DIRECTIVES:
A: Answer each question from the film review:
(i) How old is Cronenberg?
(ii) What film did Cronenberg make a few years ago as a study of schizophrenia?
(iii) What is the diner that Tom Stall owns called?
B: In the film review, take the part that opens with the words containing "Tom Stall is" and closes with "of the title.", and write it again with "Indiana" swapped for "Ohio" throughout.
C: Condense the film review's paragraph that begins "Tom Stall is a gaunt-looking fellow" into a short bulleted list that keeps its main facts.

GIVEN PASSAGE:
Cronenberg is 62 now. Born and raised in Toronto, he still lives there, and his work is followed at an international level, but without the solid, financial reward that can change a man, or an artist. When he made Spider a few years ago, an uncompromisingly bleak study of schizophrenia in which Ralph Fiennes had hardly a word of dialogue, Cronenberg's determination to follow his own vision nearly destroyed the enterprise for lack of funds. And there will be some viewers now inclined to see A History of Violence as a sell-out, a desperate excursion into full-blooded film noir about the kind of things that happen - notoriously - not in Canada but in the United States.

Tom Stall is a gaunt-looking fellow with a dreamy smile on his face and an easy manner that fits in to the small Indiana town where he owns a diner called Stall's. He looks a lot like Viggo Mortensen. He has a wife, Maria Bello, and two decent kids. The teenage boy is mocked at school for not being as male as Indiana prefers. But Tom and his wife still have a wild, tender sex life of the kind that might not be owned up to in all towns in Indiana. But even though this is "sleepy" Indiana, the air is as taut as an old wire ready to snap. Something terrible is coming, and we know after just a few minutes that Cronenberg has devised and outfitted the terror in keeping with the "Let's do an experiment" tone of the title.

AVAILABLE DATA:
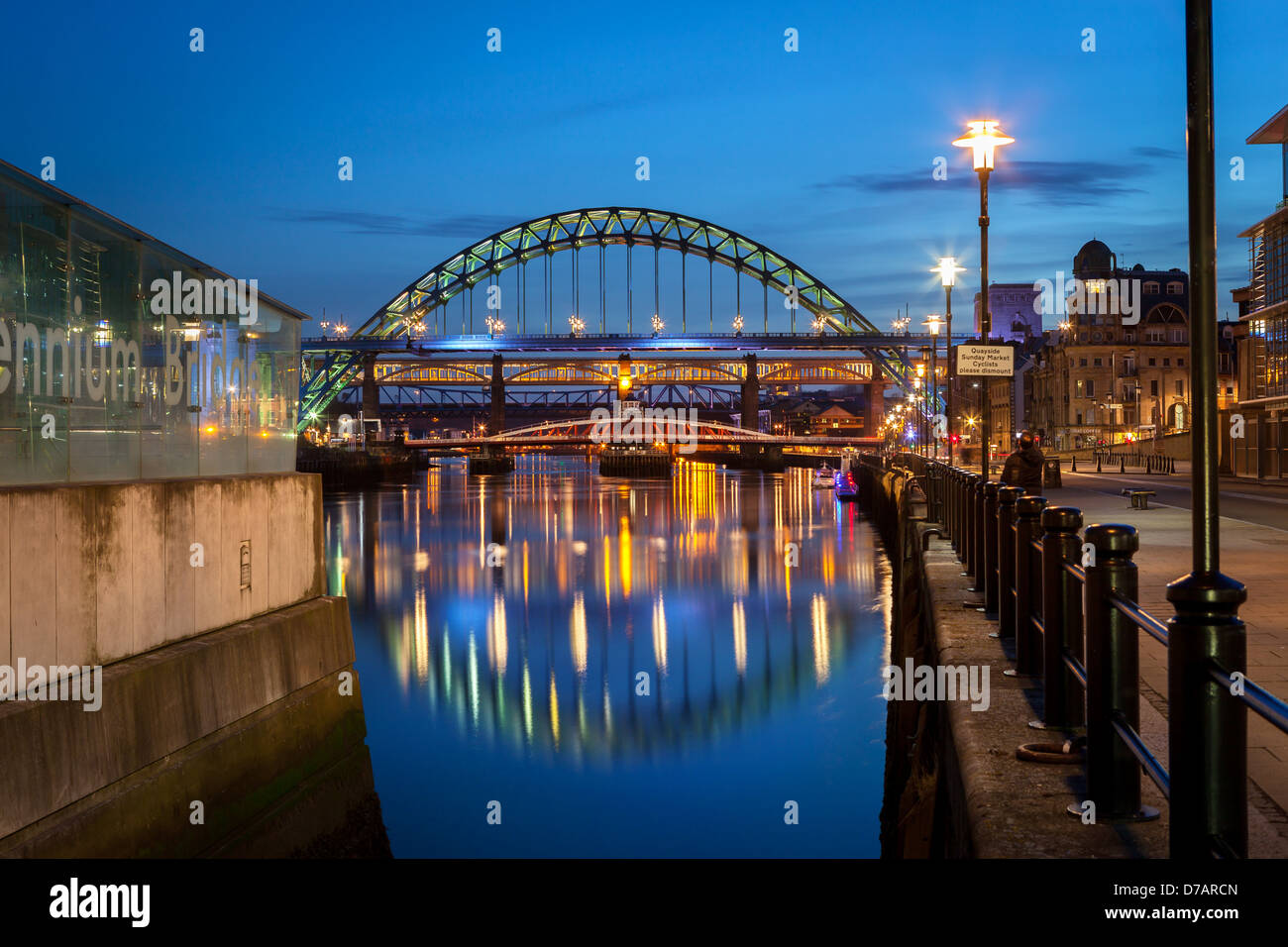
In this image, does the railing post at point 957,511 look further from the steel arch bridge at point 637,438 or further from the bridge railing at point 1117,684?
the steel arch bridge at point 637,438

RESPONSES IN ORDER:
A:
(i) 62
(ii) Spider
(iii) Stall's

B:
Tom Stall is a gaunt-looking fellow with a dreamy smile on his face and an easy manner that fits in to the small Ohio town where he owns a diner called Stall's. He looks a lot like Viggo Mortensen. He has a wife, Maria Bello, and two decent kids. The teenage boy is mocked at school for not being as male as Ohio prefers. But Tom and his wife still have a wild, tender sex life of the kind that might not be owned up to in all towns in Ohio. But even though this is "sleepy" Ohio, the air is as taut as an old wire ready to snap. Something terrible is coming, and we know after just a few minutes that Cronenberg has devised and outfitted the terror in keeping with the "Let's do an experiment" tone of the title.

C:
- Tom Stall is a gaunt man with a dreamy smile and an easy manner who owns a diner called Stall's in a small Indiana town.
- He looks a lot like Viggo Mortensen.
- He has a wife, played by Maria Bello, and two decent kids.
- His teenage son is mocked at school for not being as male as Indiana prefers.
- Tom and his wife still have a wild, tender sex life.
- Despite the "sleepy" setting, the air is tense, and something terrible is coming.
- Within a few minutes it is clear that Cronenberg has shaped the terror in keeping with the experimental tone of the title.